== Selected text ==
What to watch: Errors / (Sent + Errors) is your email failure rate. Non-zero Errors usually means an API key issue or provider outage.


Dashboard endpoint

The admin dashboard aggregates Stats() from all packages into a single JSON response. The key pattern: call Stats() live for cheap in-memory counters, cache expensive database queries.

func Register(admin *http.Group, db *sqlite.DB, q *queue.Queue,
    s *cron.Scheduler, m *http.Metrics, wh *webhooks.Dispatcher,
    a *auth.Auth, ec *email.Client) {

    // Cache expensive DB queries (table counts, user counts).
    statsCache := cache.New[*dbStats](
        cache.WithTTL[*dbStats](30 * time.Second),
        cache.WithMaxSize[*dbStats](1),
    )

    admin.HandleFunc("GET /dashboard", statsHandler(db, q, s, m, wh, a, ec, statsCache))
}

Cheap vs expensive stats

SourceCostStrategy
db.Stats()Free — atomic readsCall live
q.Stats()DB queryCall live (fast — indexed)
s.Stats()Free — atomic readsCall live
m.Stats()Free — atomic readsCall live
wh.Stats()Free — atomic readsCall live
a.Stats()Free — atomic readsCall live
ec.Stats()Free — atomic readsCall live
Table counts, user countsMultiple DB queriesCache 30s
Time-series chart dataComplex aggregationCache 5m

Assembling the response

func statsHandler(db *sqlite.DB, q *queue.Queue, s *cron.Scheduler,
    m *http.Metrics, wh *webhooks.Dispatcher, a *auth.Auth,
    ec *email.Client, statsCache *cache.Cache[*dbStats]) func(http.ResponseWriter, *http.Request) {

    return func(w http.ResponseWriter, r *http.Request) {
        var mem runtime.MemStats
        runtime.ReadMemStats(&mem)

        // Cached — expensive DB queries, 30s TTL.
        st, _ := statsCache.GetOrSet("stats", func() (*dbStats, error) {
            return queryDBStats(db)

== Record list ==
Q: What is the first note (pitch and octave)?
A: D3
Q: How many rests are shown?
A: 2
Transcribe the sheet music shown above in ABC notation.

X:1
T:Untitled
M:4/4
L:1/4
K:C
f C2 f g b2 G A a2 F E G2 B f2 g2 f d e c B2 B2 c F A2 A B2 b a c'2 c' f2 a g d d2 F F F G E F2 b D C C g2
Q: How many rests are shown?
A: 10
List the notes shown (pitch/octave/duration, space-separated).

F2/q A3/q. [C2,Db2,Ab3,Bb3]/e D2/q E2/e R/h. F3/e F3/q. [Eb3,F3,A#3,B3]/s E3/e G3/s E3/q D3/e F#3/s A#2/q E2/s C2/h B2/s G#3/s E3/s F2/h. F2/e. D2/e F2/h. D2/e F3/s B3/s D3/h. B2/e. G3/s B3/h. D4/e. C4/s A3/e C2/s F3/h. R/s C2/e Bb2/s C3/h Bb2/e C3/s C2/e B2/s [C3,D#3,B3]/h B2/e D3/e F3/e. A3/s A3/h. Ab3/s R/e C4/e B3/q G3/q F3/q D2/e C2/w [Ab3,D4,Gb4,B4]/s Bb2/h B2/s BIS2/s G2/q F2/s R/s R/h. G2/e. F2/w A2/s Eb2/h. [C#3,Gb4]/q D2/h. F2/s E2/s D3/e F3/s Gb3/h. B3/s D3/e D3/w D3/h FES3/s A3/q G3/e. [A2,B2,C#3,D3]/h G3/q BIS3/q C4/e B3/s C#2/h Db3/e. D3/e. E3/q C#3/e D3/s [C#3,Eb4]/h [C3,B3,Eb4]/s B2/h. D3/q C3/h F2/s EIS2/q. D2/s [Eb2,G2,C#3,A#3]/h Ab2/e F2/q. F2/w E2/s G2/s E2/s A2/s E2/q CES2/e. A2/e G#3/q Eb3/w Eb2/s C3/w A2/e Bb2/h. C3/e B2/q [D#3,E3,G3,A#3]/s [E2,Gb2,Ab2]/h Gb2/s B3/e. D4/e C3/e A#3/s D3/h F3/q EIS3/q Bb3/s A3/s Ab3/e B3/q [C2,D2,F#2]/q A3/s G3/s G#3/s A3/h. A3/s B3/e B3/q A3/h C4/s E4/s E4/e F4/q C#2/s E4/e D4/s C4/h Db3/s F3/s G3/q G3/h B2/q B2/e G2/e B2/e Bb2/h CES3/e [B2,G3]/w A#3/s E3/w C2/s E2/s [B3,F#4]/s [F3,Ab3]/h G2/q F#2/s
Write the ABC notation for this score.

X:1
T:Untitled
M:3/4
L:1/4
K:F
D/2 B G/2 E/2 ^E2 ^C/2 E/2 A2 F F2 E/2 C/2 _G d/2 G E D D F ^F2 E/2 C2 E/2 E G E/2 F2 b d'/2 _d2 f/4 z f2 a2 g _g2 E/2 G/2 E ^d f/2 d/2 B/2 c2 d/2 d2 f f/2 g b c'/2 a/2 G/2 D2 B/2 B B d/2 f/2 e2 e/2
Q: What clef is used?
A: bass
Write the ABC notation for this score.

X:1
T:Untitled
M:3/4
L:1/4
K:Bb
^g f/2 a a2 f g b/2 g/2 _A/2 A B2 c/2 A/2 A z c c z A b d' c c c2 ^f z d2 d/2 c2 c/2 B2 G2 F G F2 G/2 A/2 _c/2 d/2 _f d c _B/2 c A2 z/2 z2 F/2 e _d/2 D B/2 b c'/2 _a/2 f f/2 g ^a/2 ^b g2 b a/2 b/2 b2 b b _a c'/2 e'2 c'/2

== Given instruction 1 ==
Answer these questions about the dashboard endpoint excerpt:
(a) What does a non-zero Errors count usually indicate?
(b) What TTL does the Register function give the stats cache?
(c) How does the cost table say time-series chart data should be handled?
== Given instruction 2 ==
Write the next part of the Go code in the dashboard endpoint excerpt, starting right after its last line.
The material placed after the dashboard endpoint excerpt is separate from it.

== Right answer 1 ==
(a) An API key issue or a provider outage.
(b) 30 seconds.
(c) It should be cached for 5 minutes, because it requires complex aggregation.

== Right answer 2 ==
        })
        if st == nil {
            st = &dbStats{}
        }

        // Live — all in-memory, no DB hit.
        queueStats := map[string]any{"pending": 0, "running": 0}
        if qs, err := q.Stats(); err == nil {
            queueStats["pending"] = qs.Pending
            queueStats["running"] = qs.Running
            queueStats["completed"] = qs.Completed
            queueStats["failed"] = qs.Failed
            queueStats["dead"] = qs.Dead
        }

        cronStats := s.Stats()

        http.WriteJSON(w, http.StatusOK, map[string]any{
            "system": map[string]any{
                "goroutines":      runtime.NumGoroutine(),
                "memory_alloc_mb": float64(mem.Alloc) / 1024 / 1024,
            },
            "database": map[string]any{
                "size_bytes":   st.DBSizeBytes,
                "total_reads":  db.Stats().TotalReads,
                "total_writes": db.Stats().TotalWrites,
                "pool_waits":   db.Stats().PoolWaits,
            },
            "queue":   queueStats,
            "cron": map[string]any{
                "completed": cronStats.Completed,
                "failed":    cronStats.Failed,
                "skipped":   cronStats.Skipped,
            },
            "http":    m.Stats(),
            "webhook": wh.Stats(),
            "auth":    a.Stats(),
            "email":   ec.Stats(),
            "stats": map[string]any{
                "total_users":     st.TotalUsers,
                "active_sessions": st.ActiveSessions,
            },
        })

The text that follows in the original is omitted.